[Task objective]:
Find each of the lines below that contains the word "separating" and copy it out in full.

[Data for processing]:
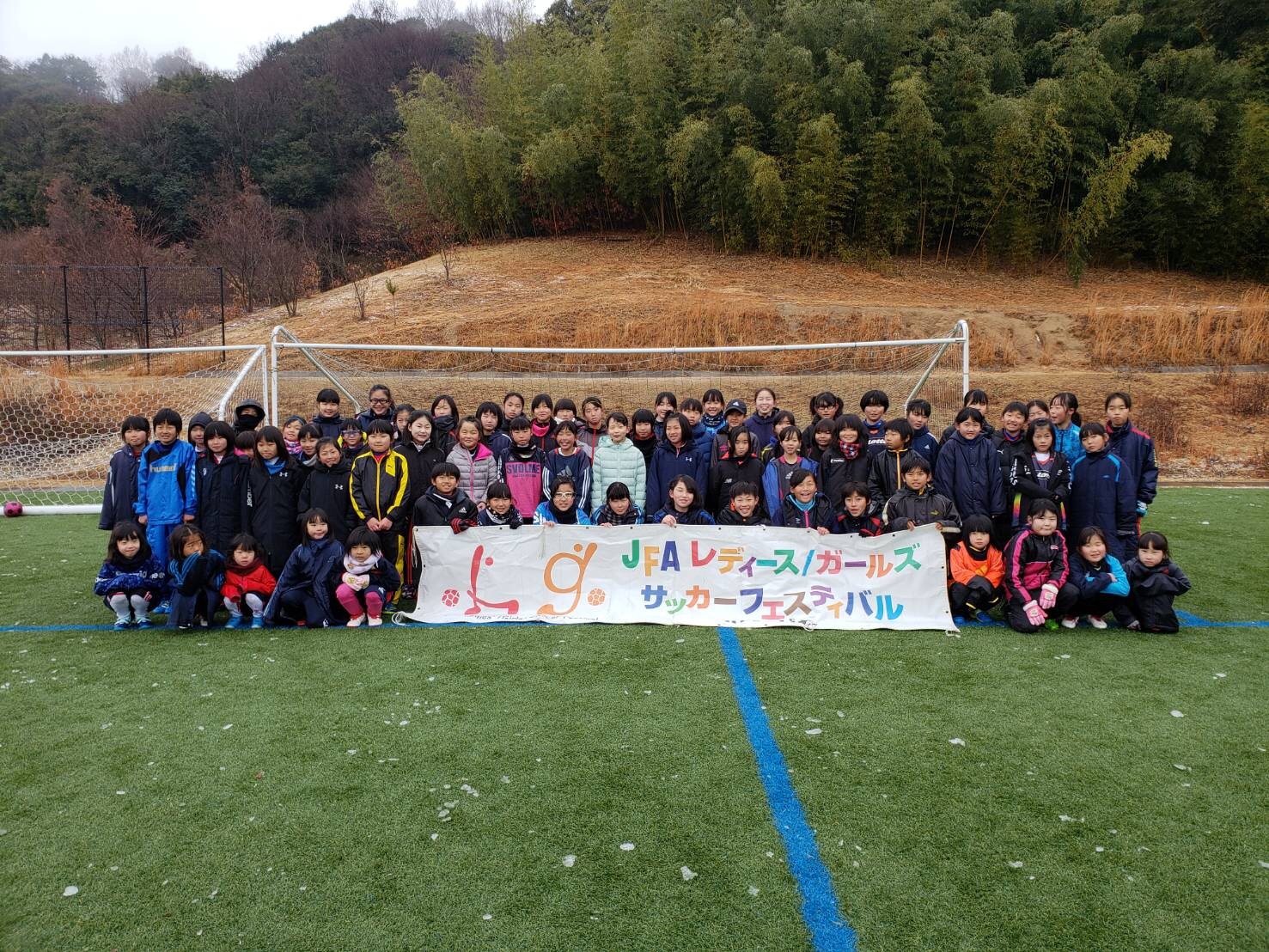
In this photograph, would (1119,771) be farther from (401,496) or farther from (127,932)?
(401,496)

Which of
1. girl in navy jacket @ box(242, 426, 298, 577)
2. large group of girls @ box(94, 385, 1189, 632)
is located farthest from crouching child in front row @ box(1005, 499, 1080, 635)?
girl in navy jacket @ box(242, 426, 298, 577)

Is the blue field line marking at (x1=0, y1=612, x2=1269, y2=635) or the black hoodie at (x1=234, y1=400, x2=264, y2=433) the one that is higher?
the black hoodie at (x1=234, y1=400, x2=264, y2=433)

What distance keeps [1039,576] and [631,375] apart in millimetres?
10365

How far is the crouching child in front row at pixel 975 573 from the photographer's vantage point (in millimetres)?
4742

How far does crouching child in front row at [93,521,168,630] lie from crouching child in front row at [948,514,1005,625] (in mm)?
5112

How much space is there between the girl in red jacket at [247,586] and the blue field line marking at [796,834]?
10.1ft

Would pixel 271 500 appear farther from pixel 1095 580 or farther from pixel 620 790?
pixel 1095 580

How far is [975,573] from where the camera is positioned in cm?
477

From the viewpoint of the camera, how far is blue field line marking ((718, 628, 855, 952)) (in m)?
2.16

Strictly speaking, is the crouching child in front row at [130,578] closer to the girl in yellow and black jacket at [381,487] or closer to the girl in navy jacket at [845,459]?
the girl in yellow and black jacket at [381,487]

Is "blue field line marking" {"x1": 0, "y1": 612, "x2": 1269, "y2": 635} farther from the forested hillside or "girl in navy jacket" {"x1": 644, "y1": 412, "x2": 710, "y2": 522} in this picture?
the forested hillside

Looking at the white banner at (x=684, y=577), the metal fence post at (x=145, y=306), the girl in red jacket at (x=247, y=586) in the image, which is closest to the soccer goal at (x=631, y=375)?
the metal fence post at (x=145, y=306)

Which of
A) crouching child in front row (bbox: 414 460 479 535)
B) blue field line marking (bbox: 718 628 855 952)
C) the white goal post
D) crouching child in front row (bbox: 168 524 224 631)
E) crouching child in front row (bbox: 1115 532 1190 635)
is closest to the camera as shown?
blue field line marking (bbox: 718 628 855 952)

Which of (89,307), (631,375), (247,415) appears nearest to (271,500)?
(247,415)
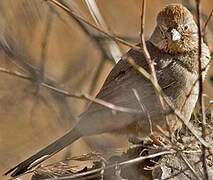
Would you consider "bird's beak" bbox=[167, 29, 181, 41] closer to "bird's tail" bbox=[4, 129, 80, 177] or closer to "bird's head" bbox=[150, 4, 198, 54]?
"bird's head" bbox=[150, 4, 198, 54]

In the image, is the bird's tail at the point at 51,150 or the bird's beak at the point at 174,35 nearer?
the bird's tail at the point at 51,150

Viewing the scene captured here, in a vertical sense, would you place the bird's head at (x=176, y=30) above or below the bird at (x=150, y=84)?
above

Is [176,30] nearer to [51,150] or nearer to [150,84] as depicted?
[150,84]

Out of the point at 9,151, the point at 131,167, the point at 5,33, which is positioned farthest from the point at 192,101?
the point at 9,151

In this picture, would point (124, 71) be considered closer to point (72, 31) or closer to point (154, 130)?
point (154, 130)

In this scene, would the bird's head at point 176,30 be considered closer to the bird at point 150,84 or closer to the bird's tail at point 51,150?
the bird at point 150,84

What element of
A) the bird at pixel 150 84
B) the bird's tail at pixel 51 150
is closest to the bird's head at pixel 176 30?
the bird at pixel 150 84

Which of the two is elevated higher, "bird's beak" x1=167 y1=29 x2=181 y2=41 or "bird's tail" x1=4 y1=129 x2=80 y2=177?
"bird's beak" x1=167 y1=29 x2=181 y2=41

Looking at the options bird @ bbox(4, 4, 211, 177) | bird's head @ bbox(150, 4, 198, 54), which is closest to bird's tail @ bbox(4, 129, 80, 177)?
bird @ bbox(4, 4, 211, 177)
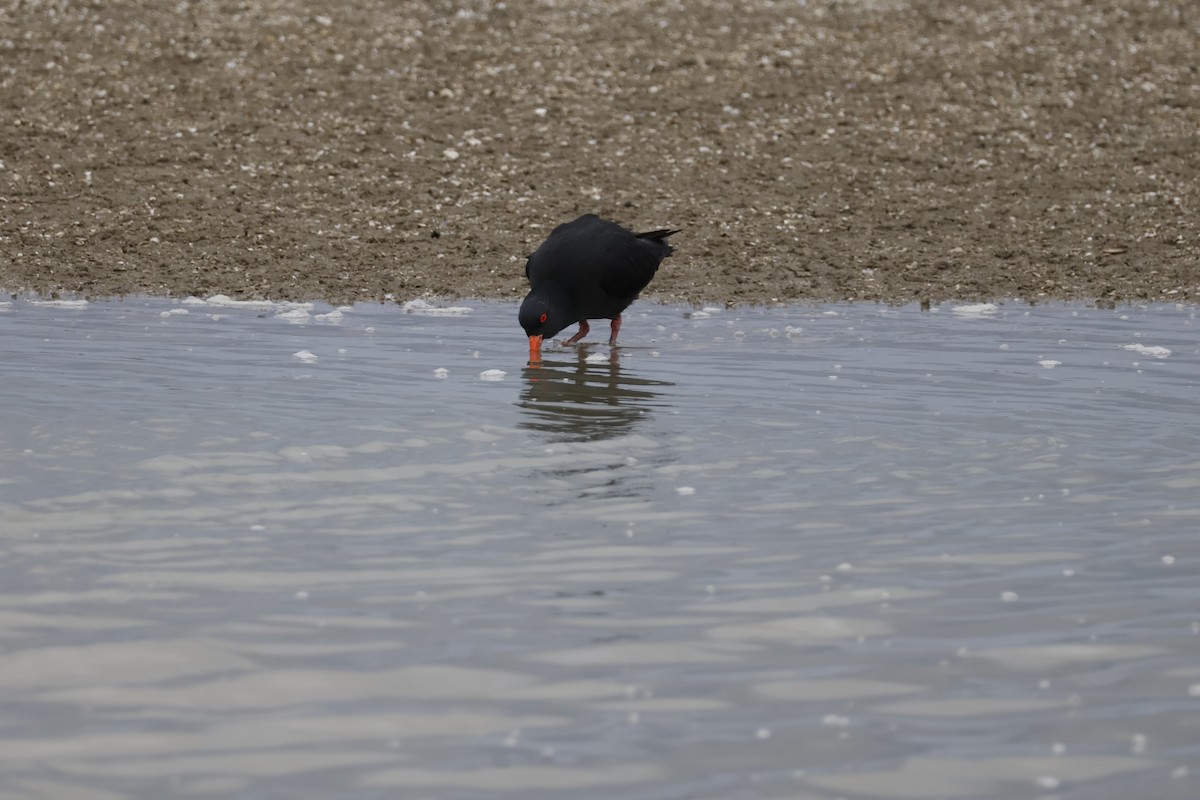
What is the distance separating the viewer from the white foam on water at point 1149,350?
13039 millimetres

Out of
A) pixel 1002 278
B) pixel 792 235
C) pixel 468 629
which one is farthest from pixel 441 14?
pixel 468 629

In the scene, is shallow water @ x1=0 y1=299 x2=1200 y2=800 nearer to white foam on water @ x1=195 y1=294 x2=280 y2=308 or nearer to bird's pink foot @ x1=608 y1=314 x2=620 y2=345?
bird's pink foot @ x1=608 y1=314 x2=620 y2=345

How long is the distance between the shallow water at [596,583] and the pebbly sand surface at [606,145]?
5.60 m

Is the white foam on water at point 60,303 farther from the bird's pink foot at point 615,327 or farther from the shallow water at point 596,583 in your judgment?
the bird's pink foot at point 615,327

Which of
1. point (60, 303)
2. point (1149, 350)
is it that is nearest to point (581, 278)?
point (1149, 350)

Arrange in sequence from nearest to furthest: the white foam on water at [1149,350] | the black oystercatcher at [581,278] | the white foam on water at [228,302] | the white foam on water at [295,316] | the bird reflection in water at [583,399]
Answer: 1. the bird reflection in water at [583,399]
2. the white foam on water at [1149,350]
3. the black oystercatcher at [581,278]
4. the white foam on water at [295,316]
5. the white foam on water at [228,302]

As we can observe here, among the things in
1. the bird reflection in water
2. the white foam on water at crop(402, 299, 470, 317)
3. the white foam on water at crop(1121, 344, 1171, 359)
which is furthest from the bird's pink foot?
the white foam on water at crop(1121, 344, 1171, 359)

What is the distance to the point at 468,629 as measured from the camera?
6.12 m

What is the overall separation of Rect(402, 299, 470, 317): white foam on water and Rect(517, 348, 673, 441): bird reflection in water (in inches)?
99.6

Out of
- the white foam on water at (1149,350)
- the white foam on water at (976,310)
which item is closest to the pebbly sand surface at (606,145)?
the white foam on water at (976,310)

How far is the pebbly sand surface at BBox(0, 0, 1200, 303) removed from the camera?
17500 mm

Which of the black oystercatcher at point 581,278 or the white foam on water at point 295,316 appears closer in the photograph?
the black oystercatcher at point 581,278

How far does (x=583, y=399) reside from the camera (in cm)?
1149

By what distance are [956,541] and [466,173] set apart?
13.8 meters
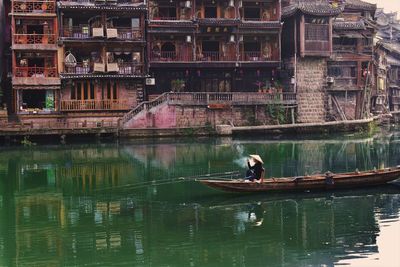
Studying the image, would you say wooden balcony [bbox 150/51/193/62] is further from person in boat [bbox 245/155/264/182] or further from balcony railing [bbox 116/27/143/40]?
person in boat [bbox 245/155/264/182]

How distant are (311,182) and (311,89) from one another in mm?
32357

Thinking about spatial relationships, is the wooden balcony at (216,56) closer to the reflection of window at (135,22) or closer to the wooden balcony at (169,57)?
the wooden balcony at (169,57)

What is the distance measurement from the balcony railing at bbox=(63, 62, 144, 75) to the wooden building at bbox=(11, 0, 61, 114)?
149 centimetres

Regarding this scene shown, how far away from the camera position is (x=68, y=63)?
5059 cm

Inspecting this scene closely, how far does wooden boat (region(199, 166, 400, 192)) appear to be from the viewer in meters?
23.5

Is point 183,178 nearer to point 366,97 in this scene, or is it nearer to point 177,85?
point 177,85

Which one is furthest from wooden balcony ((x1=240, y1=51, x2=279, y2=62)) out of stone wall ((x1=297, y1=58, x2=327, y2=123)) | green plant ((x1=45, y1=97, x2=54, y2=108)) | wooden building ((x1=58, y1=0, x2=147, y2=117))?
green plant ((x1=45, y1=97, x2=54, y2=108))

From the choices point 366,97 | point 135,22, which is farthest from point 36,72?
point 366,97

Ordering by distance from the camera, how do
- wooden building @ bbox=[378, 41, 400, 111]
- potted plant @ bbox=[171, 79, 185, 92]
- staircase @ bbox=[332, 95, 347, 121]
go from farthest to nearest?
wooden building @ bbox=[378, 41, 400, 111] < staircase @ bbox=[332, 95, 347, 121] < potted plant @ bbox=[171, 79, 185, 92]

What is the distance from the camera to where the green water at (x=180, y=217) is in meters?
16.4

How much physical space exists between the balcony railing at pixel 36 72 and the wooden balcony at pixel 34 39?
7.41 ft

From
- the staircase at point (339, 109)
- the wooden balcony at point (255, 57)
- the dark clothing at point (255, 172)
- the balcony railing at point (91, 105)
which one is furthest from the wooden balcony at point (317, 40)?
the dark clothing at point (255, 172)

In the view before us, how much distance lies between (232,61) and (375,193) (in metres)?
30.3

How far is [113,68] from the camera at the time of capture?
50844 millimetres
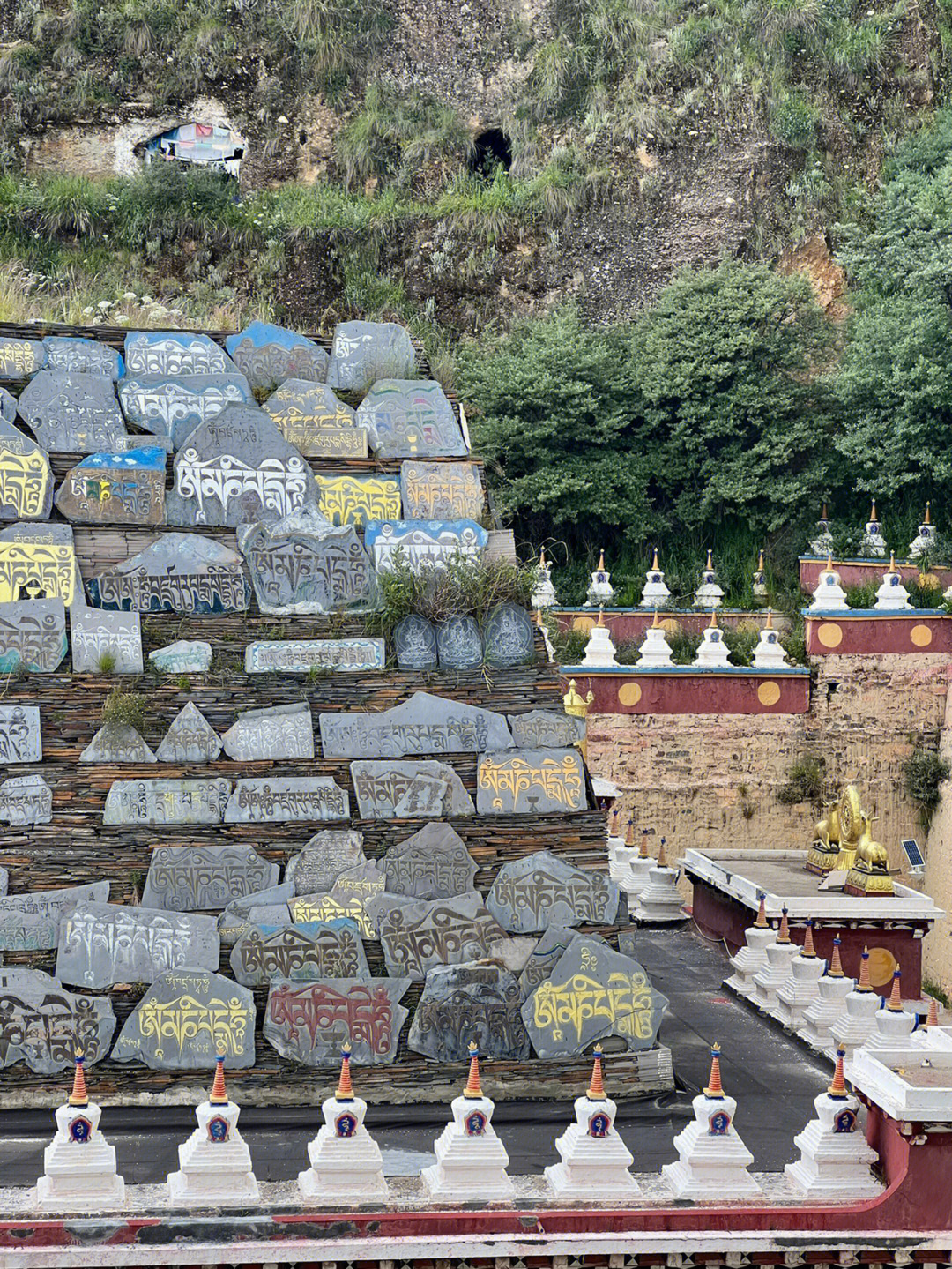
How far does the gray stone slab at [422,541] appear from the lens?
43.4 feet

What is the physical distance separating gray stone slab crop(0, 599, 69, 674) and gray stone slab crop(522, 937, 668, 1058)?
4161 mm

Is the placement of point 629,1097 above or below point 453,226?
below

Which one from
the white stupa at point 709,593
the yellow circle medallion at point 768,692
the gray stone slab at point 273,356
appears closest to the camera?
the gray stone slab at point 273,356

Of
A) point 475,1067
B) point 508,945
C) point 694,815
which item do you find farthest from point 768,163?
point 475,1067

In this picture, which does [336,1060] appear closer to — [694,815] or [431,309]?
[694,815]

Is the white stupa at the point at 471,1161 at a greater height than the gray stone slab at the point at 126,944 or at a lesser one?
lesser

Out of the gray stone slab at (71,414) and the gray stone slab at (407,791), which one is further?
the gray stone slab at (71,414)

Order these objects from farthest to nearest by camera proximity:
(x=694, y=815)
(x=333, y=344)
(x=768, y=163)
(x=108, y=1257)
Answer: (x=768, y=163) < (x=694, y=815) < (x=333, y=344) < (x=108, y=1257)

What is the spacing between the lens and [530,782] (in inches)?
472

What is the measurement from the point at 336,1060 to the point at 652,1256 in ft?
9.02

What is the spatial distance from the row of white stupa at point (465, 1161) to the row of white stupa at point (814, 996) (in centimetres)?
106

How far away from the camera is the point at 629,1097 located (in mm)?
11016

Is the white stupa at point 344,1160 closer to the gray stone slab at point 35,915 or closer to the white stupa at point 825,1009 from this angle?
the gray stone slab at point 35,915

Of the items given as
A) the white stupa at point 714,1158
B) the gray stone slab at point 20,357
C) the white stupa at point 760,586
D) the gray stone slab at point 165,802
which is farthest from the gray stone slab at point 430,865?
the white stupa at point 760,586
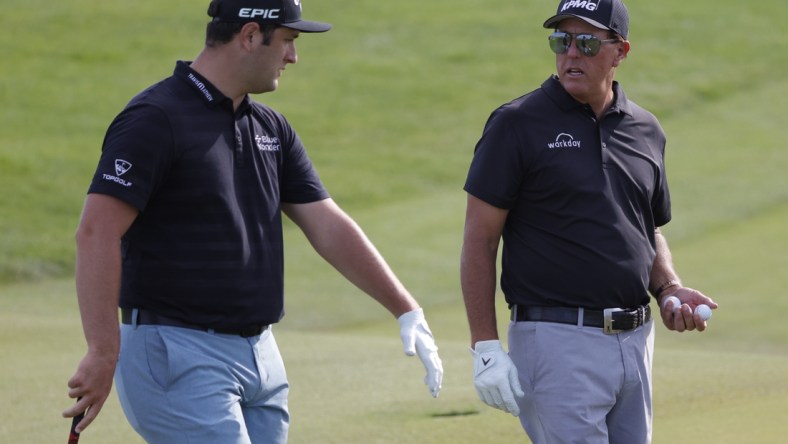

[Problem solution]:
What is the distance separating the viewer from the white foam on water at point 1149,350?
What is the physical distance separating gray stone slab crop(0, 599, 69, 674) and gray stone slab crop(522, 937, 668, 1058)?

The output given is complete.